Segment Start: Selected text

The economy of Sub-Saharan Africa is expected to experience increased growth over the next two years, according to the latest projections from the World Bank and other international organizations. However, this favorable trajectory masks persistent structural difficulties, particularly in terms of employment and improving living standards.
According to the most recent forecasts, economic growth in the region is expected to strengthen, with an estimated rate of 4.3% in 2026, potentially reaching 4.7% in 2027 if external conditions remain stable. This marks an improvement compared to previous years and is supported by a recovery in investment, stronger exports, and moderating inflation.
This momentum is shared by several economies in the region, some of which have particularly robust prospects. For example, smaller states such as Guinea and Rwanda could experience growth rates well above the regional average, based on analyses using World Bank projections.
For several large African economies, such as Nigeria, this renewed activity could represent one of the highest growth rates in a decade.
Despite overall growth, improvements in per capita income remain moderate. Projections indicate an average growth of around 2% per year for the period 2026‑2027.
While significant in absolute terms, this pace is insufficient to substantially improve the living standards of millions of people. In several countries in the region, per capita income has not yet returned to pre-COVID-19 levels, and some countries may see only marginal gains or even declines, according to earlier Global Economic Prospects data.
Experts emphasize that significantly reducing poverty and improving living conditions would require much higher per capita income growth. This is supported by IMF assessments, which suggest that growth of more than 7% is necessary to achieve structural transformations similar to those seen in Asia.
Rapid population growth is placing considerable pressure on labor markets. With a rapidly growing young population, the region needs to create millions of jobs each year just to absorb new entrants into the labor market.
However, a significant portion of the jobs created remain in the informal sector, characterized by low productivity and precarious working conditions. Numerous analyses show that only a fraction of young workers access formal, paid employment, limiting social and economic progress.
Even with strong economic growth, if it is not accompanied by a structural transformation of the labor market, the employment challenge will remain the main obstacle to social progress. International institutions stress the need to promote the creation of productive and decent jobs, through private investment, infrastructure development, and better training for young people.

Segment End: Selected text
Segment Start: Material supplied

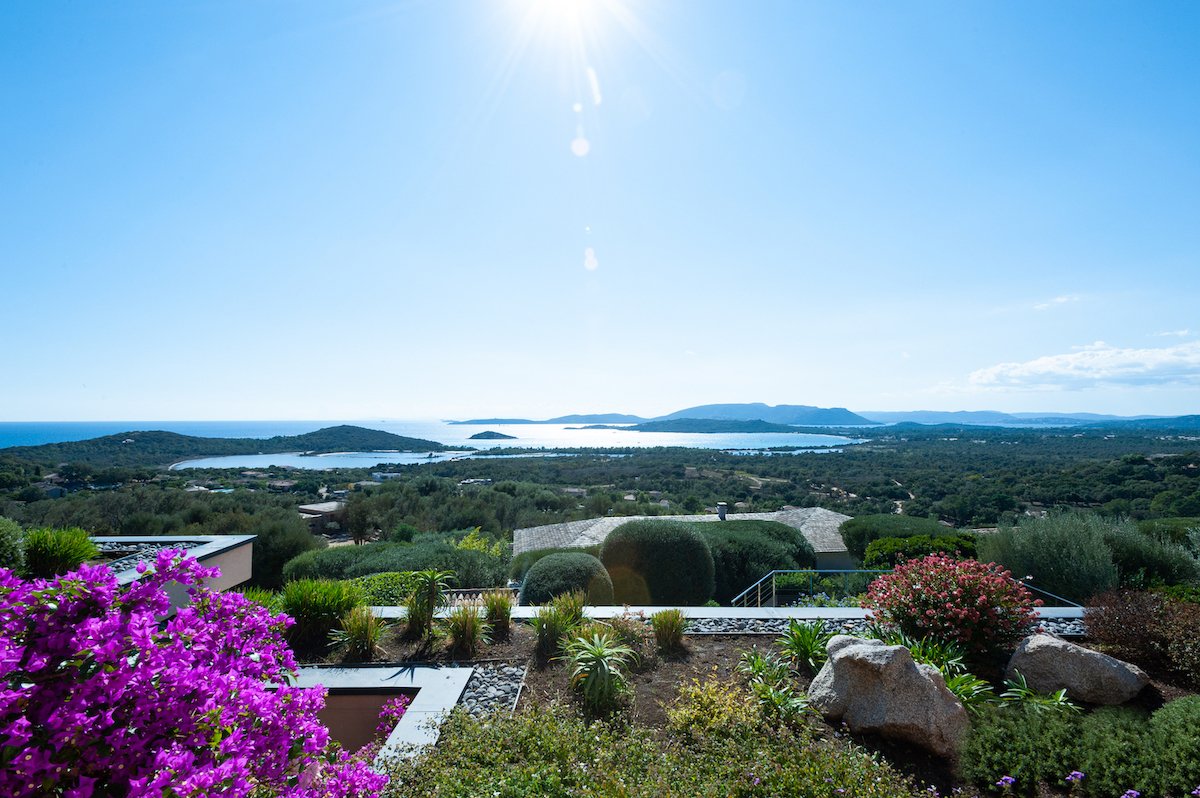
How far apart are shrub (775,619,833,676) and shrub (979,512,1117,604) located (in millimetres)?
6310

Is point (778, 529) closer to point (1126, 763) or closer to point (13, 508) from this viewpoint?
point (1126, 763)

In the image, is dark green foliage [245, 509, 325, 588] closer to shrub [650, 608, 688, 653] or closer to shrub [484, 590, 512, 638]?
shrub [484, 590, 512, 638]

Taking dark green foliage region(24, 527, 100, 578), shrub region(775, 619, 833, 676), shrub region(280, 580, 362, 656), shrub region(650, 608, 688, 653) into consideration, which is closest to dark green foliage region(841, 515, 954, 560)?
shrub region(775, 619, 833, 676)

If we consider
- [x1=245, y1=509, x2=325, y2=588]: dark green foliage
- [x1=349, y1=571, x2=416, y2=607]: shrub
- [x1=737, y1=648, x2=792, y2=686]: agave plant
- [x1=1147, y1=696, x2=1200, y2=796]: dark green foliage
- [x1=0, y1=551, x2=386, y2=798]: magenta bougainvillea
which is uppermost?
[x1=0, y1=551, x2=386, y2=798]: magenta bougainvillea

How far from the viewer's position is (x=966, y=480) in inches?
1754

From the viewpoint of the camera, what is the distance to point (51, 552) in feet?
25.5

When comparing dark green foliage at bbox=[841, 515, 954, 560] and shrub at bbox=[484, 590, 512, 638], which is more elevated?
shrub at bbox=[484, 590, 512, 638]

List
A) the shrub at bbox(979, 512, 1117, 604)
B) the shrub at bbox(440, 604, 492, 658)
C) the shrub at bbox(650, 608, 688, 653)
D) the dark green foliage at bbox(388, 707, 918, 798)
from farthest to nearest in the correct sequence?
the shrub at bbox(979, 512, 1117, 604) < the shrub at bbox(650, 608, 688, 653) < the shrub at bbox(440, 604, 492, 658) < the dark green foliage at bbox(388, 707, 918, 798)

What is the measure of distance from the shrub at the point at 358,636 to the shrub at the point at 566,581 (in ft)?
7.98

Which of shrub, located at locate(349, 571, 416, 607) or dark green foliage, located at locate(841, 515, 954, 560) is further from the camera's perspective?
dark green foliage, located at locate(841, 515, 954, 560)

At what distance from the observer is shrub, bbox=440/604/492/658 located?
597cm

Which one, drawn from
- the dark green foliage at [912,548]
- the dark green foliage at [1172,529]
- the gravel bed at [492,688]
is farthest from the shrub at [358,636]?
the dark green foliage at [1172,529]

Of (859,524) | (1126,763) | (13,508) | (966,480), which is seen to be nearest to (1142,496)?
(966,480)

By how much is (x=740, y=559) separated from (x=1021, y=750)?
27.4 feet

Segment End: Material supplied

- Aim of the task:
Answer from the text on Sub-Saharan Africa's economy:
1. What rate of economic growth is estimated for the region in 2026?
2. What average yearly growth in per capita income do projections indicate for 2026‑2027?
3. According to IMF assessments, what rate of growth is needed to achieve structural transformations similar to those seen in Asia?

- Reply to the exercise:
1. 4.3%
2. Around 2% per year
3. More than 7%